Apparently im getting really obsessive over that.
Well to fill up these last 4 days of this sponsorship before I swap accounts, I may aswell talk about the newest game I got.
Ace Attorney: Phoenix Wright - Justice for All
Gee, what a surprise.
It's pretty much the same as the first game, except this one is actually alot harder and....somehow fun.....also funny.
The story is alot better....I could actually see these games being made into a TV show....hopefully not Live Action, but the stories are quite awesome.
I was wondering what would happen with the first level....I mean, That level is supposed to be Phoenix's 6th case....or more, I dunno..may have been more of the time period they had between the games. Whatever. All games start with an easy tutorial level, and instead of doing the crappy type of tutorial where they make Phoenix stand there talking like a pro doing that whole thing where he'd say something like "Hmmm. Sounds like a contridiction. Perhaps I should tap the Court Record Button and see if theres something there I can show the court by tapping the item and tapping the Present button."
Instead of something stupid like that, they did something that I think is pretty reasonable. Just starts out with Phoenix chillin on the lounge before court, then when his phone rings, someone comes up and knocks him out, so he suffers amnesia for the case, so someone else is hinting what you should do....just hinting it. They dont tell you what to tap or what to press, they just hint you. That way they manage to keep in a rather awesome fashion for the story.

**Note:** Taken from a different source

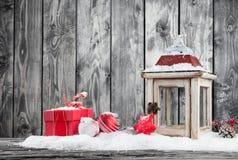 Winter snowy scenery with lantern Stock Image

Apart from that...I thought the 1st level would be easy as, like in the first game, but god damn, I actually got a Guilty Verdict and lost. Only because of the one thing I dislike about this one compared to the other one....the 1st game you have 5 chances to screw up before you get a Guilty Verdict. Thats fine, and it resets those 5 chances everytime you get to a new level of that chapter......This one it doesnt. Instead it's just some weird Health bar.
I say Health Bar, because somewhere through the 2nd Chapter, he gets Maya's Magatama which lets him see that the person he's questioning is lying and he can see their "Psyche-Locks" which results in him needing to find out what it is they're lying about or hiding from him. Which means you need to present Evidence or answer whatever stupid question they say properly. Whenever you make a mistake with it, the Magatama hurts you apparently, which makes the assuming health bar go down.
I wouldn't have a problem with that if the same stupid Health bar wasn't the same one you use in court for however many chances you get to screw up....how does physical health rank up against screwing up in court? They should both be reset everytime a new level starts.
But apart from that minor thing, the game is awesome. It's rather funny aswell. The new Prosecutor, Franziska Von Karma, keeps whipping everybody, including the Judge, just because she's a really angry bitch and only wants to win without caring who's innocent or not. She just wants to get some apparent revenge on Phoenix.......the revenge thing isn't too clear on what it is, but they keep saying that her father is gone, so im assuming that after the chapter in the first game where her father is the Prosecutor and was revealed to be the killer and such, he either killed himself, or was sentenced to death. I dunno.
Anyway, apart from Von Karma whipping everybody to death, theres other funny things....like Detective Gumshoe repeatedly showing his gun to Pearl, Maya's younger cousin. What kind of cop shows his gun to an 8 year old. God thats hilarious.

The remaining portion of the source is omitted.